Now, the phony letter and OpEd racket comes in many shapes and sizes. But just to get the ball rolling, let’s look at one example from the TPM archives.

Van Kloberg & Associates is a DC lobbying firm which specializes in representing what … well, what would you call them? … let’s say, the most misunderstood of nations. Countries like Burma, Iraq under Saddam Hussein, Liberia under Samuel Doe, Zaire under Mobutu, all sorts of good places.

If you look here you can view a November 26th, 1990 letter from Edward van Kloberg to the then-Ambassador of Zaire, Tatanene Manata. The subject of the letter is what Kloberg called the “Zaire Program 1991.”

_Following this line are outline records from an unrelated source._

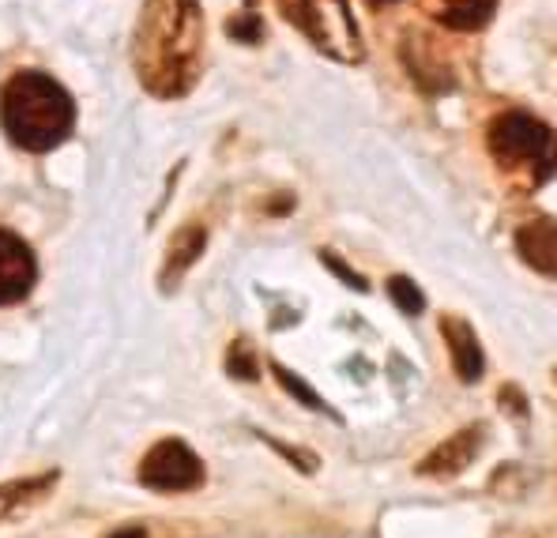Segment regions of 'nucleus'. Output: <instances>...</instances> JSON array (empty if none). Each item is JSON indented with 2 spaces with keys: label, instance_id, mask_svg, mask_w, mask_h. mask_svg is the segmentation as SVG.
I'll return each instance as SVG.
<instances>
[{
  "label": "nucleus",
  "instance_id": "obj_1",
  "mask_svg": "<svg viewBox=\"0 0 557 538\" xmlns=\"http://www.w3.org/2000/svg\"><path fill=\"white\" fill-rule=\"evenodd\" d=\"M203 12L196 0H144L133 30V68L147 95L185 98L200 79Z\"/></svg>",
  "mask_w": 557,
  "mask_h": 538
},
{
  "label": "nucleus",
  "instance_id": "obj_2",
  "mask_svg": "<svg viewBox=\"0 0 557 538\" xmlns=\"http://www.w3.org/2000/svg\"><path fill=\"white\" fill-rule=\"evenodd\" d=\"M0 125L20 151L42 154L76 128V102L46 72H15L0 91Z\"/></svg>",
  "mask_w": 557,
  "mask_h": 538
},
{
  "label": "nucleus",
  "instance_id": "obj_3",
  "mask_svg": "<svg viewBox=\"0 0 557 538\" xmlns=\"http://www.w3.org/2000/svg\"><path fill=\"white\" fill-rule=\"evenodd\" d=\"M486 143L505 170H528L531 185H546L557 174V133L528 110H505L490 121Z\"/></svg>",
  "mask_w": 557,
  "mask_h": 538
},
{
  "label": "nucleus",
  "instance_id": "obj_4",
  "mask_svg": "<svg viewBox=\"0 0 557 538\" xmlns=\"http://www.w3.org/2000/svg\"><path fill=\"white\" fill-rule=\"evenodd\" d=\"M294 27L309 38L321 53H327L339 64L366 61V42L358 35L355 12L347 0H301Z\"/></svg>",
  "mask_w": 557,
  "mask_h": 538
},
{
  "label": "nucleus",
  "instance_id": "obj_5",
  "mask_svg": "<svg viewBox=\"0 0 557 538\" xmlns=\"http://www.w3.org/2000/svg\"><path fill=\"white\" fill-rule=\"evenodd\" d=\"M139 486L154 489V493H188V489L203 486V463L185 440L166 437L139 463Z\"/></svg>",
  "mask_w": 557,
  "mask_h": 538
},
{
  "label": "nucleus",
  "instance_id": "obj_6",
  "mask_svg": "<svg viewBox=\"0 0 557 538\" xmlns=\"http://www.w3.org/2000/svg\"><path fill=\"white\" fill-rule=\"evenodd\" d=\"M38 283V260L30 245L12 230H0V305L23 301Z\"/></svg>",
  "mask_w": 557,
  "mask_h": 538
},
{
  "label": "nucleus",
  "instance_id": "obj_7",
  "mask_svg": "<svg viewBox=\"0 0 557 538\" xmlns=\"http://www.w3.org/2000/svg\"><path fill=\"white\" fill-rule=\"evenodd\" d=\"M203 245H208V226L203 223H185L182 230L170 238L166 257H162V272H159V290L174 293L182 287L185 272L203 257Z\"/></svg>",
  "mask_w": 557,
  "mask_h": 538
},
{
  "label": "nucleus",
  "instance_id": "obj_8",
  "mask_svg": "<svg viewBox=\"0 0 557 538\" xmlns=\"http://www.w3.org/2000/svg\"><path fill=\"white\" fill-rule=\"evenodd\" d=\"M441 336L448 342V354H453V365H456V377L467 380V385H474V380H482V373H486V354H482V342L474 336V328L463 321V316H453L445 313L441 316Z\"/></svg>",
  "mask_w": 557,
  "mask_h": 538
},
{
  "label": "nucleus",
  "instance_id": "obj_9",
  "mask_svg": "<svg viewBox=\"0 0 557 538\" xmlns=\"http://www.w3.org/2000/svg\"><path fill=\"white\" fill-rule=\"evenodd\" d=\"M516 252L539 275H557V218H531L516 230Z\"/></svg>",
  "mask_w": 557,
  "mask_h": 538
},
{
  "label": "nucleus",
  "instance_id": "obj_10",
  "mask_svg": "<svg viewBox=\"0 0 557 538\" xmlns=\"http://www.w3.org/2000/svg\"><path fill=\"white\" fill-rule=\"evenodd\" d=\"M482 445V429H463V434L448 437L445 445H437L422 463H418V475H430V478H456L463 467H471L474 455H479Z\"/></svg>",
  "mask_w": 557,
  "mask_h": 538
},
{
  "label": "nucleus",
  "instance_id": "obj_11",
  "mask_svg": "<svg viewBox=\"0 0 557 538\" xmlns=\"http://www.w3.org/2000/svg\"><path fill=\"white\" fill-rule=\"evenodd\" d=\"M422 12L448 30H479L494 20L497 0H422Z\"/></svg>",
  "mask_w": 557,
  "mask_h": 538
},
{
  "label": "nucleus",
  "instance_id": "obj_12",
  "mask_svg": "<svg viewBox=\"0 0 557 538\" xmlns=\"http://www.w3.org/2000/svg\"><path fill=\"white\" fill-rule=\"evenodd\" d=\"M388 293H392V301H396L399 313H407V316H418L425 309L422 290H418L414 283L407 279V275H392V279H388Z\"/></svg>",
  "mask_w": 557,
  "mask_h": 538
},
{
  "label": "nucleus",
  "instance_id": "obj_13",
  "mask_svg": "<svg viewBox=\"0 0 557 538\" xmlns=\"http://www.w3.org/2000/svg\"><path fill=\"white\" fill-rule=\"evenodd\" d=\"M226 373L237 380H257V350L249 347V339H237L226 350Z\"/></svg>",
  "mask_w": 557,
  "mask_h": 538
},
{
  "label": "nucleus",
  "instance_id": "obj_14",
  "mask_svg": "<svg viewBox=\"0 0 557 538\" xmlns=\"http://www.w3.org/2000/svg\"><path fill=\"white\" fill-rule=\"evenodd\" d=\"M272 370H275V380H278V385H283L286 391H290V396L298 399V403H306V406H313V411H324V414H332V418H335L332 406H324V399H321V396H313V388L301 385V380L294 377V373H286L283 365H272Z\"/></svg>",
  "mask_w": 557,
  "mask_h": 538
},
{
  "label": "nucleus",
  "instance_id": "obj_15",
  "mask_svg": "<svg viewBox=\"0 0 557 538\" xmlns=\"http://www.w3.org/2000/svg\"><path fill=\"white\" fill-rule=\"evenodd\" d=\"M231 35L237 42H260L264 38V23H260V15H252V8L245 15H234L231 20Z\"/></svg>",
  "mask_w": 557,
  "mask_h": 538
},
{
  "label": "nucleus",
  "instance_id": "obj_16",
  "mask_svg": "<svg viewBox=\"0 0 557 538\" xmlns=\"http://www.w3.org/2000/svg\"><path fill=\"white\" fill-rule=\"evenodd\" d=\"M321 260H324L327 267H332V275H335V279H339V283H347V287H355V290H362V293L370 290V283H366L362 275H358L350 264H343V260L335 257V252H321Z\"/></svg>",
  "mask_w": 557,
  "mask_h": 538
},
{
  "label": "nucleus",
  "instance_id": "obj_17",
  "mask_svg": "<svg viewBox=\"0 0 557 538\" xmlns=\"http://www.w3.org/2000/svg\"><path fill=\"white\" fill-rule=\"evenodd\" d=\"M110 538H147V527H125V531H113Z\"/></svg>",
  "mask_w": 557,
  "mask_h": 538
},
{
  "label": "nucleus",
  "instance_id": "obj_18",
  "mask_svg": "<svg viewBox=\"0 0 557 538\" xmlns=\"http://www.w3.org/2000/svg\"><path fill=\"white\" fill-rule=\"evenodd\" d=\"M370 4H396V0H370Z\"/></svg>",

Basically, this was the firm’s program to flack for Zaire by harrying opponents of the Zairian dictatorship in the United States, lobbying congress and getting stories planted in the press about how the mind-bogglingly corrupt and brutal Zairian dictatorship wasn’t such a bad place after all.

(For a good run-down of Mobutu’s Zaire — and there’s really no other Zaire since Mobutu changed the country’s name from the Congo to Zaire when he took power and it was changed back after he was run out of the country — see Michela Wrong’s In the Footsteps of Mr. Kurtz: Living on the Brink of Disaster in Mobutu’s Congo.)

By all means take a look at the whole thing. It makes for delightfully entertaining reading, in a sort of surreal and amoral sort of way. But note one part of their ‘press campaign’: placing letters-to-the editor and OpEds in newspapers.

“Our press outreach placed dozens of letters-to-the-editor in newspapers across the country,” Kloberg says on the first page of the letter. He later notes how the firm “responded to criticism of the government of Zaire by drafting and placing letters-to-the-editor and op-ed pieces.”

In mid-2001 an employee of one DC foreign lobbying firm told me that many of these outfits have a few ex-foreign service officers, ex-ambassadors or other luminaries on retainer who can lend a hand by affixing a signature to such letters, or perhaps even writing them.

So this is one part of the racket. Later we’ll discuss others.